:: Source text

Paper ID: 2206.02326

Asymptotic Instance-Optimal Algorithms for Interactive Decision Making

Kefan Dong, Tengyu Ma

Past research on interactive decision making problems (bandits, reinforcement learning, etc.) mostly focuses on the minimax regret that measures the algorithm's performance on the hardest instance. However, an ideal algorithm should adapt to the complexity of a particular problem instance and incur smaller regrets on easy instances than worst-case instances. In this paper, we design the first asymptotic instance-optimal algorithm for general interactive decision making problems with finite number of decisions under mild conditions. On every instance $f$, our algorithm outperforms all consistent algorithms (those achieving non-trivial regrets on all instances), and has asymptotic regret $\mathcal{C}(f) \ln n$, where $\mathcal{C}(f)$ is an exact characterization of the complexity of $f$. The key step of the algorithm involves hypothesis testing with active data collection. It computes the most economical decisions with which the algorithm collects observations to test whether an estimated instance is indeed correct; thus, the complexity $\mathcal{C}(f)$ is the minimum cost to test the instance $f$ against other instances. Our results, instantiated on concrete problems, recover the classical gap-dependent bounds for multi-armed bandits [Lai and Robbins, 1985] and prior works on linear bandits [Lattimore and Szepesvari, 2017], and improve upon the previous best instance-dependent upper bound [Xu et al., 2021] for reinforcement learning.

Submitted: Jun 6, 2022

::::

Directive 1 =>
According to the abstract, what has past research on interactive decision making mostly focused on?
Directive 2 =>
Using the abstract, explain why the complexity $\mathcal{C}(f)$ equals the minimum cost to test the instance $f$ against other instances.
The data that come after this point are not needed.

:: Supplied information

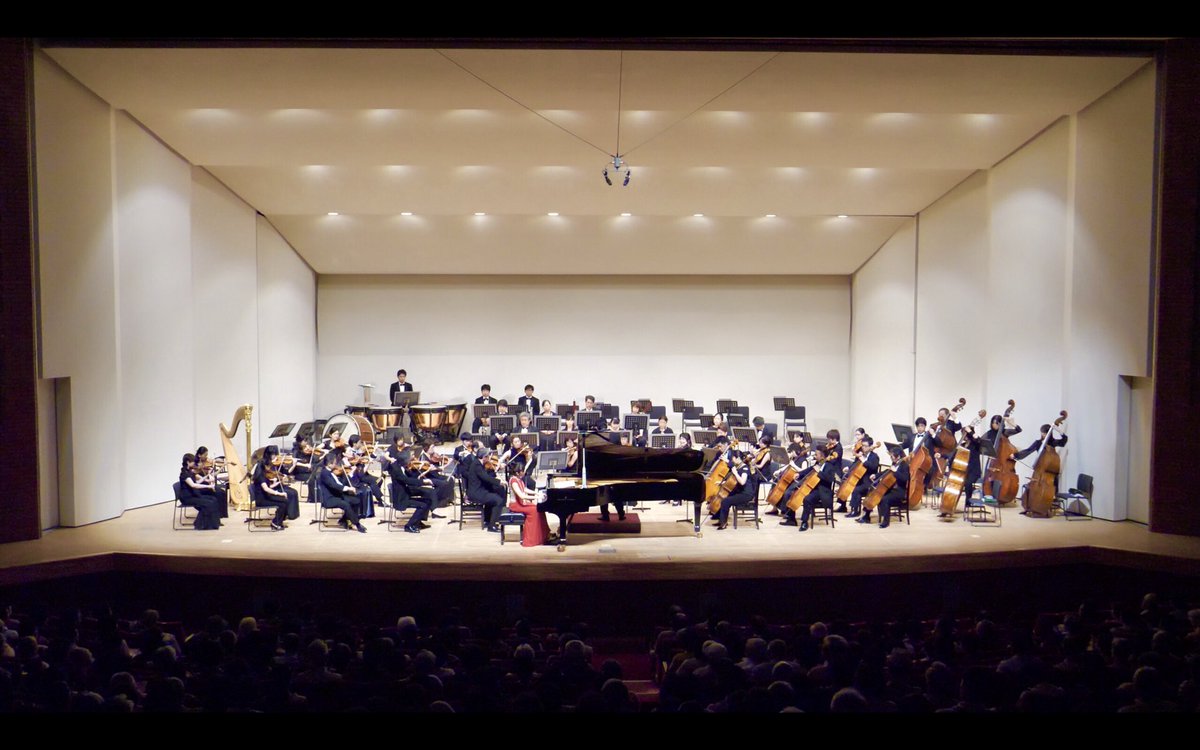 Aisa Ijiri tweet media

::::

Expected answer 1 =>
It has mostly focused on the minimax regret, which measures the algorithm's performance on the hardest instance.

Expected answer 2 =>
The key step of the algorithm is hypothesis testing with active data collection. It computes the most economical decisions for collecting observations that test whether an estimated instance is correct. For this reason, $\mathcal{C}(f)$ is the minimum cost of testing $f$ against other instances.